EBOR podniósł właśnie prognozę wzrostu PKB w tym roku do 4,1 proc., optymistycznie wyglądają też sondaże. PiS nie tylko ma we wszystkich niekwestionowaną przewagę, ale rośnie nawet zaufanie do prezesa Kaczyńskiego, który przez wiele lat uchodził za główny szwarccharakter polskiej polityki.

Na tym dobrym wizerunku widać jednak rysy. Pierwsza to impas w relacjach z prezydentem. Choć pewne napięcie między Andrzejem Dudą a Jarosławem Kaczyńskim obu stronom dotychczas przynosiło sondażowe korzyści, to PiS nie ma w tej chwili pomysłu, jak wyjść z defensywy, w jaką wpędziły je dłużące się negocjacje w sprawie kształtu reformy sądownictwa. W dodatku w ostatnich dniach oglądamy żenujący spektakl, podczas którego typowani do dymisji ministrowie starają się przekonać opinię publiczną, że wcale nie są aż tak nieporadni...

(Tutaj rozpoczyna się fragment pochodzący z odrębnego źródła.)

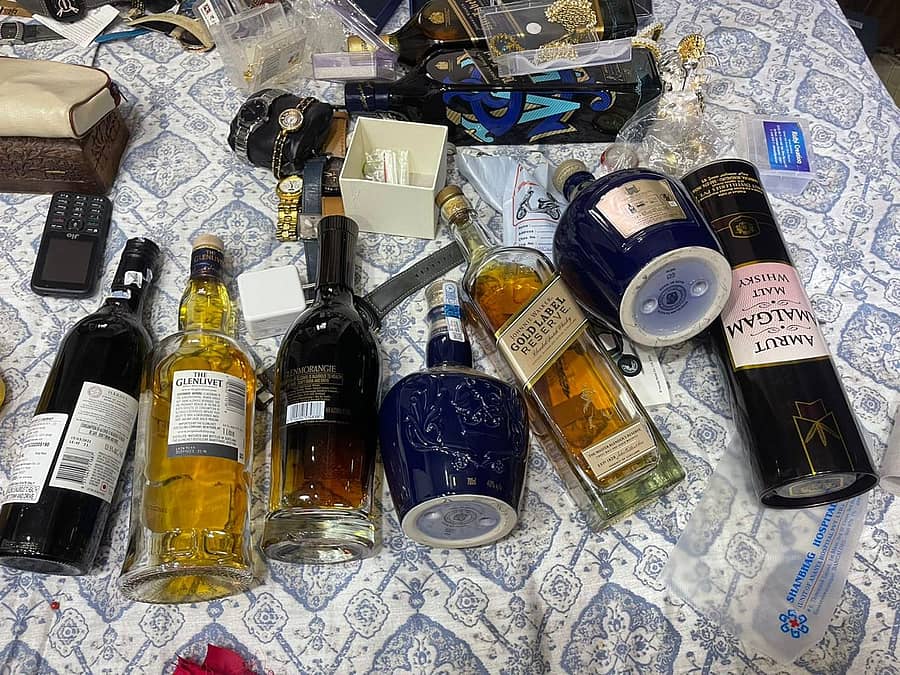 ಬೆಂಗಳೂರಿನ ಕೆ.ಆರ್.ವೃತ್ತದ ಬೆಸ್ಕಾಂ ಕಚೇರಿಯ (ತಾಂತ್ರಿಕ ವಿಭಾಗ) ಮುಖ್ಯ ಎಂಜಿನಿಯರ್ ಎಚ್.ಜೆ.ರಮೇಶ್ ಅವರ ಮನೆಯಲ್ಲಿ ಪತ್ತೆಯಾಗಿರುವ ಮದ್ಯದ ಬಾಟಲಿಗಳು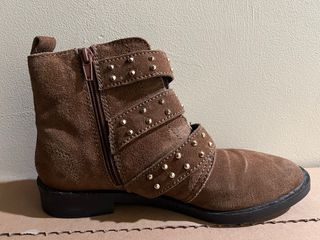 Botines piel serraje Stradivarius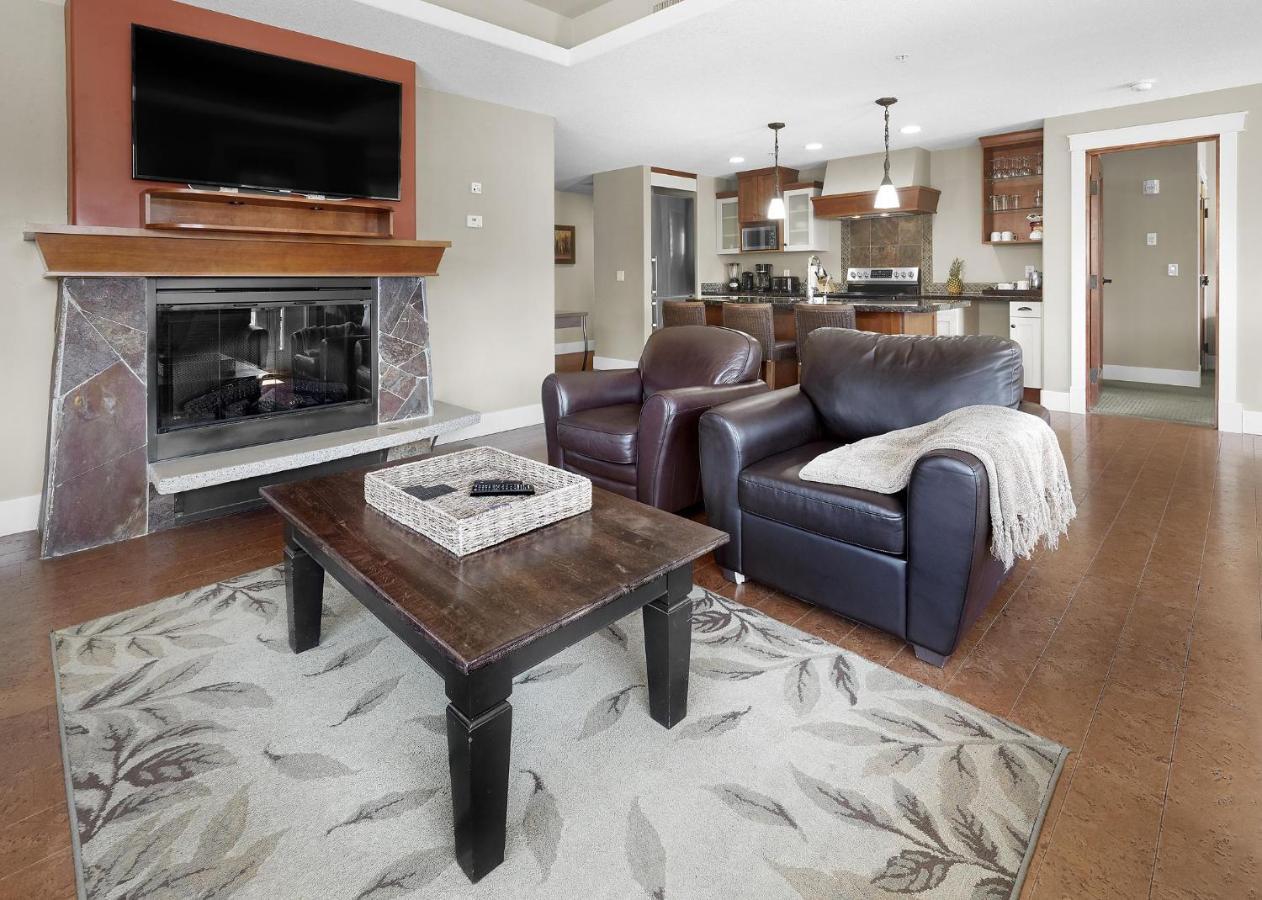 Sunset Ridge - Luxurious Corner Condo - Spectacular Mt Views With Open Pool! Canmore Bagian luar foto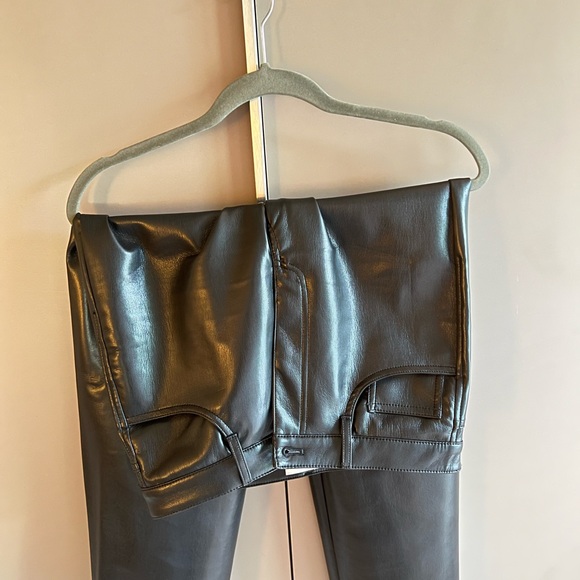 Melina Pant - Picture 3 of 5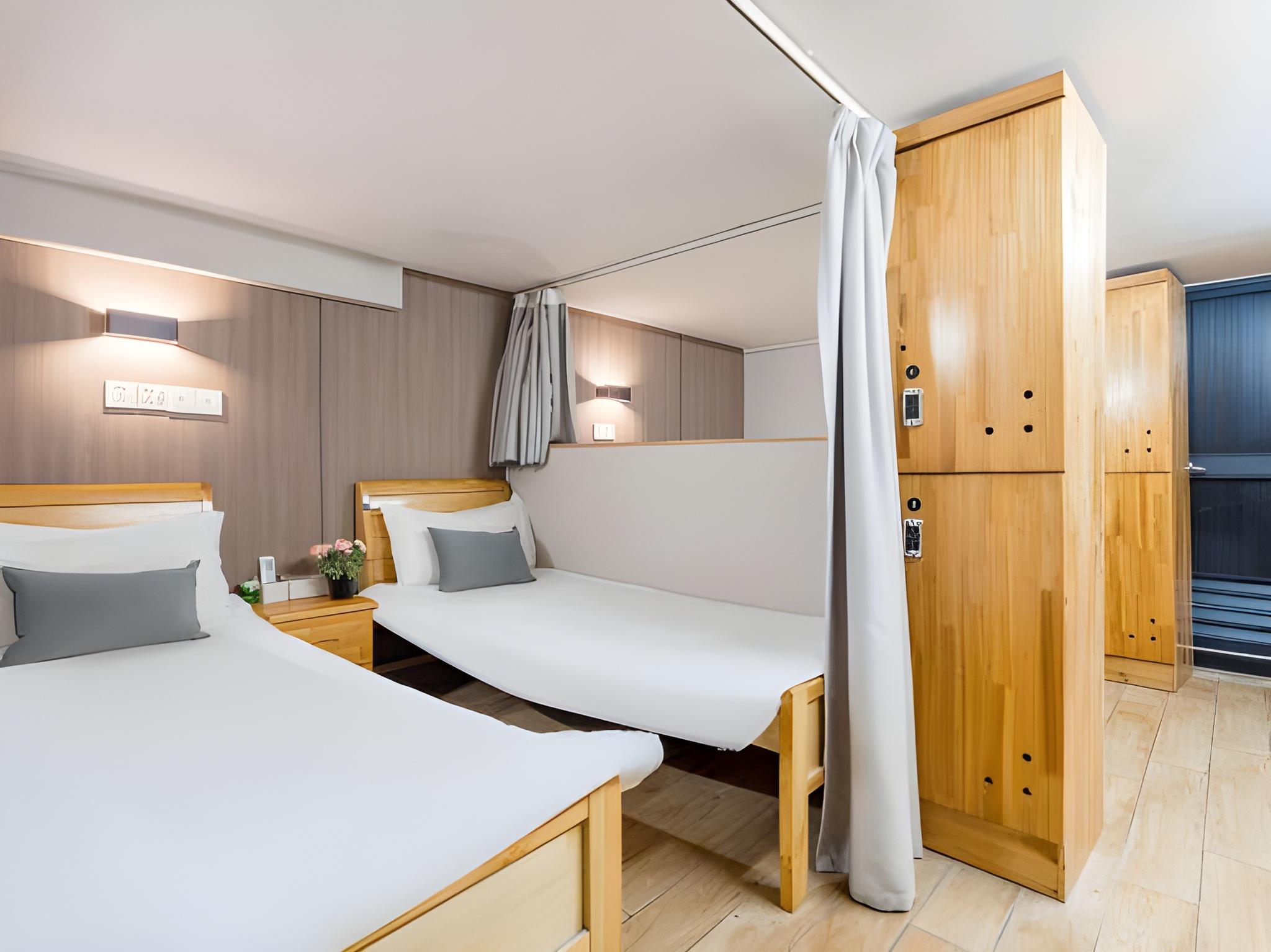 Family, 2 Bunk Beds, No Window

Z tym związana jest kolejna rysa: poszukując nowego impulsu, PiS musi coraz poważniej myśleć o rekonstrukcji rządu. Na wielu polach rząd boryka się bowiem – delikatnie mówiąc – z niedostatkiem materiału ludzkiego. Sęk w tym, że jakoś nie widać, by w partii było na pęczki lepszych kandydatów na szefów poszczególnych resortów. Coraz głośniejsze są też sygnały o deficytach w skutecznym zarządzaniu pracą Rady Ministrów.

Może się zatem okazać, że mimo świetnych wskaźników, jedynym spektakularnym ruchem, na jaki stać PiS na półmetku kadencji, jest zmiana na stanowisku premiera.